Open Upright or Stand-Up MRI (Magnetic Resonance Imaging)
Clermont Radiology is a Magnetic Resonance Imaging Accredited Facility by the American College of Radiology (ACR).
What is Magnetic Resonance Imaging?
Magnetic Resonance Imaging, MR or MRI is an advanced imaging method that produces images of the body without surgery or x-rays. Magnetic Resonance Imaging utilizes the forces of magnetism and radio waves to create images or pictures of the human body.
You are placed in a strong magnetic field, which causes the hydrogen atoms in your body to align in a positive position to receive radio signals. Your body then transmits signals of its own which are collected and processed by a computer then transformed into the images that our radiologist will read.
For patient who are claustrophobic (have extreme difficulty and are wary of being confined in small spaces), the Upright MRI is the perfect solution. The Upright MRI allows imaging of the spine in an upright, weight-bearing position and views the curvature of the vertebrae and soft tissues including the nerves and discs.
The Upright MRI has the ability to put the patient in the position necessary to give the most complete and accurate diagnosis. As a result of its unique ability to scan patients in weight-bearing positions, the Upright MRI has detected problems that would have gone undetected on ordinary lie-down scanners.
Tell the technologist if any of the following pertain to you:
You have a pacemaker
History of working with metal
Brain aneurysm clips
History of injury during Military service
Metallic plates or other implants
Nursing or chance you could be pregnant
What should I expect?
Depending on the body part being evaluated and the pain you are experiencing, you can be scanned in a multitude of positions standing, sitting, lying down or bending. Our technologist will help position you in the scanner. An imaging device called a "coil" will be placed around the area of the body to be scanned.

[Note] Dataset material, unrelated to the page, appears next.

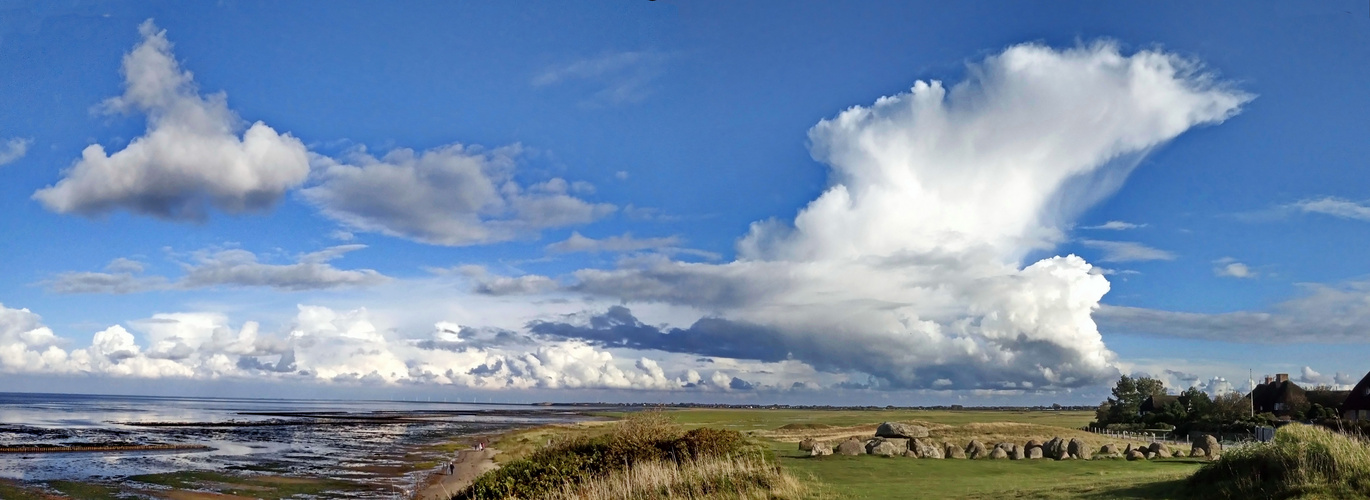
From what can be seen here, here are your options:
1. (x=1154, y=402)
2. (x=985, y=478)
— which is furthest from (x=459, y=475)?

Please Note: Our Upright unit can accommodate patients up to 450 pounds, but height plays a role in patient fitting. A fitting may be needed if the patient’s weight is 300-350 pounds and their height is less than 5’5".
In some cases, you will need contrast material to further aid in detection or diagnosis of potential abnormalities. In this instance, an I.V. will be placed in your hand or arm. Once you are comfortably positioned, the chair will move into the magnet opening.
As images are acquired, you will hear a series of "knocking and buzzing noises" for a few minutes at a time. It is important to remain as still as possible during this part of the exam to help us capture clear images. Our technologist will be able to see and hear you. They will talk you through every stage of the exam.
How do I get my results?
After your study is complete, our board certified radiologist will evaluate the image results and send a full report to your doctor, who will discuss the results with you.
Clermont Radiology is a Center of Excellence for Imaging of the Spine.